1. At f₁=20 kHz and f₂=200 kHz H=0,497;

2. At f₁=40 kHz and f₂=400 kHz H=0,493.

It has been shown that the real time hematocrit assessment device provides accurate results for the hematocrit value in the blood.

Reference is now made to FIG. 4 illustrating a comparison between hematocrit measurements using a standard invasive method and hematocrit assessment using a hematocrit assessment device in accordance with a preferred embodiment of the present invention in three patients. Each patient is represented in another graph (a, b, and c). The real measurements of hematocrit assessments were taken after 25 min and on. The straight line represents measurements of hematocrit using a standard method of centrifuging the erythrocytes from the plasma and the dots represents measurements taken by the hematocrit assessment device of the present invention. The standard errors between the two graphs are about 5%, which shows a good correlation between the invasive method and the noninvasive method disclosed herein.

It should be mentioned that the method disclosed herein is a noninvasive method that uses solely conductance measurements and the results are instantaneous and continuous results without the need to send blood to a laboratory.

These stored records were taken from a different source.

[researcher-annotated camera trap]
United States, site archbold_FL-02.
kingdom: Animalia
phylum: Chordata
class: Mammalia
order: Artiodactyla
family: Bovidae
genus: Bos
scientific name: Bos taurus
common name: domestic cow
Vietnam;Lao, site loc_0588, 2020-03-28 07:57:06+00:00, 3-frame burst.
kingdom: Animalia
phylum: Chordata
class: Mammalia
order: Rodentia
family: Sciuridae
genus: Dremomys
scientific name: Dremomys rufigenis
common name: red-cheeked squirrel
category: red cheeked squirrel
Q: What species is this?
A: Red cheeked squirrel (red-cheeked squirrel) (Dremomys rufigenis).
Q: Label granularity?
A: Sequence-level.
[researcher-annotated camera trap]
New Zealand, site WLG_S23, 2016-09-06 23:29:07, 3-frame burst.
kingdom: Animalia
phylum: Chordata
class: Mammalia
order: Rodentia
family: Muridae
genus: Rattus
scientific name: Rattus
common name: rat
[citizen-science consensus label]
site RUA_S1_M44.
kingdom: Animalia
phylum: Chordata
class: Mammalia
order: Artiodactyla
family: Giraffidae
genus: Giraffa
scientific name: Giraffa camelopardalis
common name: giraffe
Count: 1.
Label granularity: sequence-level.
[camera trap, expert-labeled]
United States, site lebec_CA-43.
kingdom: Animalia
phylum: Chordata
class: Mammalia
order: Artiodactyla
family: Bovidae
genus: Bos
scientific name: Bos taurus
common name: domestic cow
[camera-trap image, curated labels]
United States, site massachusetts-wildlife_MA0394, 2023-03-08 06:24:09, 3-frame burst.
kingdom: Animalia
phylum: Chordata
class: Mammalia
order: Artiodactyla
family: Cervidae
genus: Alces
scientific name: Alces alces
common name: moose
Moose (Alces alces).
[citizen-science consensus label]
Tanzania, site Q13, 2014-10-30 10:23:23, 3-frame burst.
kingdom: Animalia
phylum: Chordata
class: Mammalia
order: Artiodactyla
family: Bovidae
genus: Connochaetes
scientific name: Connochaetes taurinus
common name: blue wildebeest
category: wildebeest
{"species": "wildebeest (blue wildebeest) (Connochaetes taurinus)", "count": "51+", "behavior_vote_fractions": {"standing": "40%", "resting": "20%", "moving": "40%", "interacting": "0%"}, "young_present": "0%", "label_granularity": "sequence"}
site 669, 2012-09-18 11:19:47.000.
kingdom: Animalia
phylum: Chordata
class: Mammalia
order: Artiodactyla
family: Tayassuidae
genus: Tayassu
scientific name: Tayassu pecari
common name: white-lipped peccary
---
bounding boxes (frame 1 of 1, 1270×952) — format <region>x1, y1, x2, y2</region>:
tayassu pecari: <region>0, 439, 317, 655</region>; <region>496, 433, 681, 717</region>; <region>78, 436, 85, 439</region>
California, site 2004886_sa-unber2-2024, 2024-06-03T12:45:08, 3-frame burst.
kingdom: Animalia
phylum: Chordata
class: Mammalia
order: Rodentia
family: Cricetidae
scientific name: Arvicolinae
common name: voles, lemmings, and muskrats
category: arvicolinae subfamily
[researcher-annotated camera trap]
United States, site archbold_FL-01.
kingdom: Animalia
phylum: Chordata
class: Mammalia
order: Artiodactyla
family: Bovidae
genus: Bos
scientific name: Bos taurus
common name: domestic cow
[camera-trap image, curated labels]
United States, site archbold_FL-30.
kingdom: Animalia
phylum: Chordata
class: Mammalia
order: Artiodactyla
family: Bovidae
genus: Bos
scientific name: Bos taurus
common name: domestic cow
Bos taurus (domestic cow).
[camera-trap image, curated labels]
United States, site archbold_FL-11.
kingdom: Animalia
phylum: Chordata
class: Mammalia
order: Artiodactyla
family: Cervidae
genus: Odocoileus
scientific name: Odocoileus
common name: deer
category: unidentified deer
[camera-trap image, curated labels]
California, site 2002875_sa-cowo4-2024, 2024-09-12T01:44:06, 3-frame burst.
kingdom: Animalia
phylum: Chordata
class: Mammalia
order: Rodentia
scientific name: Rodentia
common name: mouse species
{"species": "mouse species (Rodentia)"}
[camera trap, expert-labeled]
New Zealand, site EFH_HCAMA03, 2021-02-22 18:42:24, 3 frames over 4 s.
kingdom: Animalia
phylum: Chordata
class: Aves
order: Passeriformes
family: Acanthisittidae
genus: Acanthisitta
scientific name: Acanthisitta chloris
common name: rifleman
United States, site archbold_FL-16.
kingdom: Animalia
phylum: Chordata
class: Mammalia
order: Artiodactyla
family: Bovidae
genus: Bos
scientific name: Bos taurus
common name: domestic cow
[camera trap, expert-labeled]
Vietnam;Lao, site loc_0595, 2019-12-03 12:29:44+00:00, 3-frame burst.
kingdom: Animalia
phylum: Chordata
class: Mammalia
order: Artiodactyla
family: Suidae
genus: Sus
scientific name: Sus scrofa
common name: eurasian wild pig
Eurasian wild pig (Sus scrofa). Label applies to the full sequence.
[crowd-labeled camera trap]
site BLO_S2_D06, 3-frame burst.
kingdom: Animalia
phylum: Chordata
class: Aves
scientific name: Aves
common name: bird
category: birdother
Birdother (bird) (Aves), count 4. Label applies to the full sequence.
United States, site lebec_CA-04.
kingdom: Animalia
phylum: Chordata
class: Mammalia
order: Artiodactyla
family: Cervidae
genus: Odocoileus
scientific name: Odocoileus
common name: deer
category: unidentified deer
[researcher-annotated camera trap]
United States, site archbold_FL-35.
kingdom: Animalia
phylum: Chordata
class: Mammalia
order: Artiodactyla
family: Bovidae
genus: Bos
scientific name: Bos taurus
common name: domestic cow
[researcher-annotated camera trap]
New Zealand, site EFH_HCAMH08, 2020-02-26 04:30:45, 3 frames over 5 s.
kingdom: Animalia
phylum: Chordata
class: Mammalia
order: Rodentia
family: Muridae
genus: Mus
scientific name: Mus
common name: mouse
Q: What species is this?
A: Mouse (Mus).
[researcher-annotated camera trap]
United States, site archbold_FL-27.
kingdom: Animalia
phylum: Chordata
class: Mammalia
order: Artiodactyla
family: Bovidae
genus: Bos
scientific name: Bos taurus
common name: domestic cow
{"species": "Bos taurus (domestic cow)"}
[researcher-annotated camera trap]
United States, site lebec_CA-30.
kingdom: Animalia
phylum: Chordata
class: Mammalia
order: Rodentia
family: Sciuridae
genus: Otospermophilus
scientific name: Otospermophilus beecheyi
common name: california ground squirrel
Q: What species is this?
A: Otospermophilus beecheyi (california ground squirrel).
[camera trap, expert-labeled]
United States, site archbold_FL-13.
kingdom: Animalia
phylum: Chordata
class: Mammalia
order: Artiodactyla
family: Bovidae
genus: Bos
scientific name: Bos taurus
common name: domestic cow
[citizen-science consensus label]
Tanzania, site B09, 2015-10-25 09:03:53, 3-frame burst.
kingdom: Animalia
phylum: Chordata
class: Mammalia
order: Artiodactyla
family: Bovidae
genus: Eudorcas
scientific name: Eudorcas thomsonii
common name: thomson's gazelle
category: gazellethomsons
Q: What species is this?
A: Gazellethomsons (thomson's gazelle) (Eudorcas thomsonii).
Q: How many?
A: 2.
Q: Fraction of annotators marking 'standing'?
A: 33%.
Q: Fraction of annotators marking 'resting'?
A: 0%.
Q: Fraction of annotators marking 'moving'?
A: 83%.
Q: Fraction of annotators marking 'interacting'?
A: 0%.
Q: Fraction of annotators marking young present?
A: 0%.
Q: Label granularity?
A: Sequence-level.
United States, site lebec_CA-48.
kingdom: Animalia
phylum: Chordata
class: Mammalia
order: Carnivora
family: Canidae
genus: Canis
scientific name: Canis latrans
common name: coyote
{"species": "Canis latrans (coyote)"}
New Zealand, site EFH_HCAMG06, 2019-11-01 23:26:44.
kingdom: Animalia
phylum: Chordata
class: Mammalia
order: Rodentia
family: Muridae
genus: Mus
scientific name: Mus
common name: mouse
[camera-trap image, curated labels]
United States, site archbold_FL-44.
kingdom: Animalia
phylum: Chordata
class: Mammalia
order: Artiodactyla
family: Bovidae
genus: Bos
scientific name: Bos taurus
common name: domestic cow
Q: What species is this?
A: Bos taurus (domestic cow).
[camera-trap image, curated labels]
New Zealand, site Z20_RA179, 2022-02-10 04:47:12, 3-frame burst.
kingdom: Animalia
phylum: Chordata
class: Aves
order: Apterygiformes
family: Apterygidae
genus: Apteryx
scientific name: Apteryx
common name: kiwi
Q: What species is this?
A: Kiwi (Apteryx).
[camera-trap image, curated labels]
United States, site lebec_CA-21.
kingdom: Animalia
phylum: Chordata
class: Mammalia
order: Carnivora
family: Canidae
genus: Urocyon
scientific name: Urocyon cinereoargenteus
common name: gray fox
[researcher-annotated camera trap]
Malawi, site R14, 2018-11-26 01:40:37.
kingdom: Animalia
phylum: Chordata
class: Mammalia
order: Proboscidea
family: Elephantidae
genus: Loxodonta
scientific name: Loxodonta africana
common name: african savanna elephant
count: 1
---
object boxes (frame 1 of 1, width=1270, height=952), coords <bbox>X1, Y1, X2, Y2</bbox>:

It should be clear that the description of the embodiments and attached Figures set forth in this specification serves only for a better understanding of the invention, without limiting its scope as covered by the following Claims.

It should also be clear that a person skilled in the art, after reading the present specification can make adjustments or amendments to the attached Figures and above described embodiments that would still be covered by the following Claims.